**What this exercise asks:**
a - In the Mistmantle Chronicles text, how far is Whitewings from Mistmantle by boat?
b - Please list every island the Mistmantle Chronicles text mentions by name.
c - Carry on the Mistmantle Chronicles text from its last sentence.

>> begin Text section

Mistmantle is the island where the Mistmantle Chronicles are mainly set. It is a relatively small island with mists that surround it which keep those who would seek to harm Mistmantle and those who do not belong on the island away. Only a Voyager has been known to leave Mistmantle and return more than three times.

===Swan Isle===

About one-third into the first book, Crispin makes his way across the ocean and his voyage takes him to two other islands in the same chain as Mistmantle. One is a barren piece of stone while the other is dominated by giant crabs and other crustaceans, which he battles to escape. Eventually, he reaches an island far from Mistmantle, which is later identified as Swan Isle. It is where he meets Lord and Lady Arcneck, rulers of the island, and Whisper, a female red squirrel who later becomes his love interest.

===Whitewings===

Whitewings is a large island compared to Mistmantle and is about three days away by boat. In the second book, Urchin is taken there to satisfy the mad King Silverbirch's desire for silver. It has a large stone fortress a little way from the beach where Urchin is brought in; the fortress is destroyed by an earthquake at the end of the book.

===Ashfire===

Ashfire is the island where Cedar and Almond originally come from. It is home to an active volcano, or "fire mountain" as it is referred to in the books, and is known to have water poisonous to non-native creatures. Cedar and Almond left the island when they were young as the volcano erupted.

== Characters ==

===Urchin===
Urchin is a young, energetic and charismatic red squirrel who looks different from most. His fur is the colour of honey; only the tips of his ears and tail are the colour that identifies his species. He is born on a night of Riding Stars on the shore opposite to where Mistmantle Tower is located. His mother lives just long enough to give him a blessing. He is rescued by Crispin, then a skittish page, and Apple, who takes him in and raises him as her adopted son. Several years later he is approached by Crispin, who had since become a captain, and asks Urchin to be his page, which he accepts enthusiastically.

===Crispin===

Crispin is a red squirrel who is a captain of Mistmantle. He finds Urchin on the shore when he is a new captain. In the first book Crispin is exiled after being falsely accused of murder and ends up on Swan Isle, where he meets a red squirrel called Whisper, whom he later marries. She is later murdered by Gloss the mole. Crispin journeys back to Mistmantle with Urchin on the backs of swans and helps to save Mistmantle from Husk.

===Husk===
Husk is an ambitious squirrel who seeks to take over the island in the first book by influencing the king's decisions. He becomes evil when he discovers an old pit beneath Mistmantle Tower where the kings of old made sacrifices. He murders babies that have physical disabilities with the help of his girlfriend and later wife, Lady Aspen. After his plots are revealed by Captain Padra, he is pursued and dies falling into the pit. His body isn't discovered until book three, when Juniper, his son, goes looking for him to disprove rumours that Husk is alive.

>> end Text section
>> begin Information shown

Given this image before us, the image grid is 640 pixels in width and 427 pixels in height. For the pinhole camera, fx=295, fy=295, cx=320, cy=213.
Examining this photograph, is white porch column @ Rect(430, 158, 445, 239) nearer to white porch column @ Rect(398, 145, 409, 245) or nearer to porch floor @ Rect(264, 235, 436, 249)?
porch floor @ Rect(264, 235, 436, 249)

>> end Information shown

**Answers to the problems:**
a - About three days.

b - Mistmantle, Swan Isle, Whitewings, Ashfire

c -
===Padra===

Padra is an otter with a face that looks as if he is always about to laugh. He is Crispin's best friend. He, Husk, and Crispin are all captains in book one. Padra is very angry when Crispin is exiled from Mistmantle, and takes Urchin on as a page after Crispin enters the Mists. Padra has a longtime girlfriend called Arran, and they get married at the end of book one. In book two they have twins, Tide and Swanfeather. He is the older brother of Fingal. In book five, he and Arran have another baby whom they name Fionn.

===Arran===

Arran is Padra's longtime girlfriend and later wife. She is made a captain of Mistmantle at the end of book one and resigns in book five as she wishes to spend more time with her young daughter, Fionn.

===Lugg===

Lugg is a down-to-earth, brave and determined mole who is a member of the Circle and a captain. In book one, Lugg aids Urchin in his adventures and fights alongside Padra in the battle against Husk. After he is named king, Crispin makes Lugg a captain. In the third book, Lugg dies after he tries to stop Linty from taking Catkin away from the island and his heart gives out. Fingal names his boat after Lugg.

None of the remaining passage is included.